Relativo ao Brasil, dados do Boletim Epidemiológico HIV/AIDS de 2021 da Unaids (Programa Conjunto das Nações Unidas sobre HIV/AIDS) apontou aumento de 12,9% de casos notificados de aids em pessoas negras, enquanto no mesmo período houve uma queda de 9,8% na população declarada branca. Já em relação às pessoas trans, dados de 2019, também da Unaids, mostram que esse grupo tem 12 vezes mais chances de infecção pelo HIV do que a população em geral. Em resultados levantados do estudo da TransOdara entre 2019 a 2021, das 403 mulheres trans e travestis recrutadas e entrevistadas no Estado de São Paulo, 27,59% (48) deram positivo para o teste de HIV.
De acordo com os dados pode-se afirmar que existe uma razão social que faz com que a epidemia de Aids, que se iniciou globalmente nos anos 70 e 80, ainda seja considerada um problema de saúde pública.
Existe uma meta global determinada pela Unaids, denominada 95-95-95, com o objetivo de alcançar 95% das pessoas que vivem com HIV diagnosticadas, 95% dessas diagnosticadas em tratamento e, entre as pessoas em tratamento, 95% com carga viral abaixo do detectável. O Brasil é um dos países que assumiu esse compromisso, mas para isso ele terá que levar em consideração esses outros fatores sociais que o impedem de atingir o objetivo.
A professora Lucia Izumi, que mantém sua linha de pesquisa na vulnerabilidade às doenças sexualmente transmissíveis, no Departamento de Enfermagem em Saúde Coletiva da EE-USP – Escola de Enfermagem da Universidade de São Paulo, enfatiza: “Além da meta de 95-95-95 a gente também tem que incluir a meta de discriminação zero, de trazer todos para dentro dos serviços. Isso significa uma mudança importante nas políticas públicas, ao incluir e buscar essas populações em seus territórios e ampliar esses acessos. Faz parte da nossa responsabilidade e competência de serviço e política, ir atrás dessas pessoas.”
Lucia Izumi está a frente do projeto de pesquisa financiado pela Fapesp (Fundação de Amparo à Pesquisa do Estado de São Paulo), que leva o título #partiuprevperifa – Implementação de Políticas Públicas de Prevenção das Infecções sexualmente transmissíveis. O projeto se encontra dentro de um edital específico de programas de pesquisa de políticas públicas, com uma equipe de pesquisadores e agentes dos próprios municípios, oferecendo nos territórios possibilidades de testagem dos vírus HIV e sífilis, distribuição de PrEP (Profilaxia Pré-Exposição), além de esclarecer as dúvidas que surgirem.

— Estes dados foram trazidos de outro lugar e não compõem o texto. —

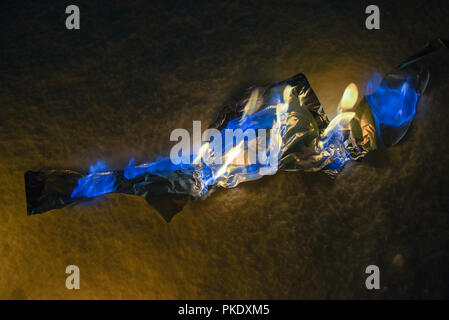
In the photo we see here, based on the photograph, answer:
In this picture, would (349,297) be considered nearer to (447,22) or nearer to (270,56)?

“No projeto, pensamos em 25 municípios do Estado de São Paulo, identificados por suas necessidades. Fazemos um mapeamento do território para ver onde vamos instalar, como se fossem estações de prevenção. Em horários noturnos, aos fins de semana, em localidades como na rua, em frente ao bar, em festas populares”, explica.
A pesquisadora diz que o projeto foi muito bem recebido pelos dois municípios onde já foi implantado. Foram identificados testes positivos tanto para o HIV quanto para a sífilis, havendo também a vinculação dessas pessoas aos serviços de saúde.
Como a pesquisa é de implementação, um de seus objetivos — e questão muito importante, de acordo com a doutora — é torná-la sustentável, pois, quando o projeto se encerra fica a cargo do município assumi-lo ou não.
“Temos alguns municípios que estão fazendo dessa forma, que o instituíram como política pública, então isso já nos indica que é possível a sustentabilidade desse projeto”, explica Lucia. “Mas cabe a nós, pesquisadores, identificar que barreiras e facilitadores são esses colocados, e apresentar isso aos gestores municipais, para que possam conhecer melhor o projeto”, complementa.
Em relação a alta taxa de infecção dentro da comunidade trans, a professora reforça a importância desse tema, que nomeia como ‘transversal’, pois atravessa a todos. Ela concorda que há dificuldades de acesso relacionadas ao preconceito e também uma dificuldade no manejo dos profissionais.
“O preconceito tem que ser reconhecido e enfrentado, os serviços têm que se organizar de tal maneira que seja acolhedor para as necessidades que essas pessoas nos trazem”, opina. Ela defende que esse desafio pode ser enfrentado, e para isso tem que haver debates nas universidades juntamente com os serviços de saúde, para entender a situação e efetivamente aplicar ações concretas. “Mudanças de políticas públicas e universitárias, estamos encaminhando nessa direção”, concluiu.